The relationship between fibromyalgia (FM) and allergic diseases remains poorly understood, despite emerging evidence that suggests a possible association. This study aimed to evaluate the prevalence of allergic comorbidities in patients with FM compared with a matched control group. We conducted a retrospective, population-based case-control study within Leumit Health Services, which caters to ∼750,000 members. Patients meeting the evolving criteria of the American College of Rheumatology from January 2002 to December 2023 were included. Control subjects were selected from the same population base but did not have a diagnosis of FM, were matched 5:1 on sex, age, and year of first membership. All diagnoses were identified by using International Classification of Diseases, Ninth Revision (ICD-9) codes up to March 2024. The analysis included 15,869 patients diagnosed with FM and 79,345 matched controls.

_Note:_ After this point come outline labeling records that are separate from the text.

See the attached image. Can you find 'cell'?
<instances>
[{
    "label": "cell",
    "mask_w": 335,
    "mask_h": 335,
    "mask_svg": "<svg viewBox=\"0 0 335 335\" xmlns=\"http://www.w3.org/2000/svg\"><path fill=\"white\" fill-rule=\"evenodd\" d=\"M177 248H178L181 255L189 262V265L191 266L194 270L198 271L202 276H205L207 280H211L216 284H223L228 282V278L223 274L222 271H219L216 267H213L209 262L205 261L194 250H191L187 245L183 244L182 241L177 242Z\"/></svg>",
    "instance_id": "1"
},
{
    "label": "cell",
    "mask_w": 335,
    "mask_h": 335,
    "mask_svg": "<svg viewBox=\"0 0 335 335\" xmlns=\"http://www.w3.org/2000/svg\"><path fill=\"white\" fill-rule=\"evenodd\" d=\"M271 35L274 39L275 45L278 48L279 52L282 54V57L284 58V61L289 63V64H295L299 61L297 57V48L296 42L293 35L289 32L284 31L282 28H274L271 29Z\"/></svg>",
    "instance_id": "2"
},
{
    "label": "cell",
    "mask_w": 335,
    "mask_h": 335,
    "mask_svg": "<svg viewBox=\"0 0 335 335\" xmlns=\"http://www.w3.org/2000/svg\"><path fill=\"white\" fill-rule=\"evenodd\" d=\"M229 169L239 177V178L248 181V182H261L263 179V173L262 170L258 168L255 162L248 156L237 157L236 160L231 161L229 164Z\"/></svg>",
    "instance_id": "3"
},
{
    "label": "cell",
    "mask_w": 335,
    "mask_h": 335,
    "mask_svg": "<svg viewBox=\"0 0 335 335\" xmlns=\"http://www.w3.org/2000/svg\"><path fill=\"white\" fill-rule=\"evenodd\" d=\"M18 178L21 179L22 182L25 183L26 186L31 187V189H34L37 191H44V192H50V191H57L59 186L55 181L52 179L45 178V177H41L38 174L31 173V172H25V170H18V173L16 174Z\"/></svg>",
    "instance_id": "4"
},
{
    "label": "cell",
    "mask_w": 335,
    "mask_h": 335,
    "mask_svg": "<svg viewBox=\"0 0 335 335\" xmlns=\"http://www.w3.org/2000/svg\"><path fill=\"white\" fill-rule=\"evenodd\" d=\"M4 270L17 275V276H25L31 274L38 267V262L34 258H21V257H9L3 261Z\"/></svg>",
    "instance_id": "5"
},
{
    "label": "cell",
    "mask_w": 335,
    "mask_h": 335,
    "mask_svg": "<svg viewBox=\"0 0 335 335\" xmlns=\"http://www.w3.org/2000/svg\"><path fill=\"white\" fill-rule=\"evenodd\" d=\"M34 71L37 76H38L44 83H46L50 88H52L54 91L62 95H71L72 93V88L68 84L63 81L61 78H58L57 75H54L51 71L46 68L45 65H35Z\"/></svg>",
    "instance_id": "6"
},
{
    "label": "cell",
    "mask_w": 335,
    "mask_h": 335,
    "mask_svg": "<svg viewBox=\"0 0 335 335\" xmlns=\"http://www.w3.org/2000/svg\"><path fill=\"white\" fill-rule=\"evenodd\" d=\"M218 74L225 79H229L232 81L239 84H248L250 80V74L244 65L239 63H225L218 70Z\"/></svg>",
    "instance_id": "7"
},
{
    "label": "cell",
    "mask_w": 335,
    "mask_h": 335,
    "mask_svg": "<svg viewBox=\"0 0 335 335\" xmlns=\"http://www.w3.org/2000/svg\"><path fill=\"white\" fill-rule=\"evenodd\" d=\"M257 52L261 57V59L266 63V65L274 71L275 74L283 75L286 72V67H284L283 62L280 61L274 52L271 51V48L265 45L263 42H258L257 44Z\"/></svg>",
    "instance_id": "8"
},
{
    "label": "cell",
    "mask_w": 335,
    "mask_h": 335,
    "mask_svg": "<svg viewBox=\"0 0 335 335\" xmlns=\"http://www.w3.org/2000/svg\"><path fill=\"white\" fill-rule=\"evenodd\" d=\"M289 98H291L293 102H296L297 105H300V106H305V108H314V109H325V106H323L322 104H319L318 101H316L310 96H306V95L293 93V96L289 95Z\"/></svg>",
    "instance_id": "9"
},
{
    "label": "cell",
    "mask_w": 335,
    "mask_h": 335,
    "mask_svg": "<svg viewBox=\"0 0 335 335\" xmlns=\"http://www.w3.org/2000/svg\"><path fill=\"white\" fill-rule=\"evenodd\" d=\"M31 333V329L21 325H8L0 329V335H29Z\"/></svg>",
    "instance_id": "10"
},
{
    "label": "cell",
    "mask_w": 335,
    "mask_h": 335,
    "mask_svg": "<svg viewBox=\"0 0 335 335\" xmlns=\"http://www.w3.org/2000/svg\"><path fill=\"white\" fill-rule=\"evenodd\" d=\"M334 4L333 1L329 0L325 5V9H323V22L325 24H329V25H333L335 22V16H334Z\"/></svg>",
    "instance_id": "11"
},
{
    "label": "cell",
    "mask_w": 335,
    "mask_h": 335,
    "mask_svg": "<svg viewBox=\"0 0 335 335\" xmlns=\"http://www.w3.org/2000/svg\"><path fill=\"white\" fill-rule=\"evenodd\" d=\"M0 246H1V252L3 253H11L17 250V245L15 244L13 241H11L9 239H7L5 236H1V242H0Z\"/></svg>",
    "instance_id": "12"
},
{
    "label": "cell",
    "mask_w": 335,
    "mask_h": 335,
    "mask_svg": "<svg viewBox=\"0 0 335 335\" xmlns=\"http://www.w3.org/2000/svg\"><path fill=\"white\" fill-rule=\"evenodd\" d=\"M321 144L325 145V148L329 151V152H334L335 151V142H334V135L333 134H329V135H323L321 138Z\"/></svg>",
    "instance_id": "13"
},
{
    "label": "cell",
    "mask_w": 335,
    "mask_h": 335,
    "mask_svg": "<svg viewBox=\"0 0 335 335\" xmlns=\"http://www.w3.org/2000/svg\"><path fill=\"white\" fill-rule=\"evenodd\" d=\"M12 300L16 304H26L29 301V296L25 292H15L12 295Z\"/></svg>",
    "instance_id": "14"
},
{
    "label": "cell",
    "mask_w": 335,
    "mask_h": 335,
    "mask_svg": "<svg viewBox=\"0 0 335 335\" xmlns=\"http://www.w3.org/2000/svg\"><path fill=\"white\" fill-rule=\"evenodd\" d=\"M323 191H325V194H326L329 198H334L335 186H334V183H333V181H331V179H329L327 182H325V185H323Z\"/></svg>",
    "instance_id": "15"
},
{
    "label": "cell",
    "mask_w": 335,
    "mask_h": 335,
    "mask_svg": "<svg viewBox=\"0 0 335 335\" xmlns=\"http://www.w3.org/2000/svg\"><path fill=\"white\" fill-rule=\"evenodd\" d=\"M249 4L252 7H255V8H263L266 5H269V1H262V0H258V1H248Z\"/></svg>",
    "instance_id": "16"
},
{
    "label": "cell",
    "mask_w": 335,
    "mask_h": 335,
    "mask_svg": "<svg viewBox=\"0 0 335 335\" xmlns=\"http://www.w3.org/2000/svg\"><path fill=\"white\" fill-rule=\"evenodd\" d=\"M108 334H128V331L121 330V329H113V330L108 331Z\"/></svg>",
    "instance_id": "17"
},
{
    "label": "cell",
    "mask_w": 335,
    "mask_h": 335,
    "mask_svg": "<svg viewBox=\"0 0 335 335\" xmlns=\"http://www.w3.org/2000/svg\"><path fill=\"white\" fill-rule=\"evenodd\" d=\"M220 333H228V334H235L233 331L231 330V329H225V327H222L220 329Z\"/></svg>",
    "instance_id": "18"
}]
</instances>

There was a predominant female representation (82.1%) in both groups. The prevalence of bronchial asthma was higher in patients with FM compared with the controls, with an odds ratio (OR) of 1.91. The patients with FM also exhibited higher rates of both nonseasonal and seasonal allergic rhinitis, with ORs of 1.60 and 1.30, respectively, and chronic rhinosinusitis without nasal polyps demonstrated an OR of 2.46. Acute allergic conjunctivitis had an OR of 2.05. Skin-related allergies such as contact dermatitis and atopic dermatitis showed ORs of 1.48 and 1.41, respectively. Furthermore, the patients with FM displayed elevated rates of various forms of urticaria and chronic pruritus, alongside higher incidences of food allergies and specific drug allergies. Anaphylactic reactions to food were notably more common in patients with FM, who presented an OR of 2.50. FM is associated with a higher prevalence of allergic diseases compared with the controls. Analysis of these findings suggests the need for allergological assessments in FM management.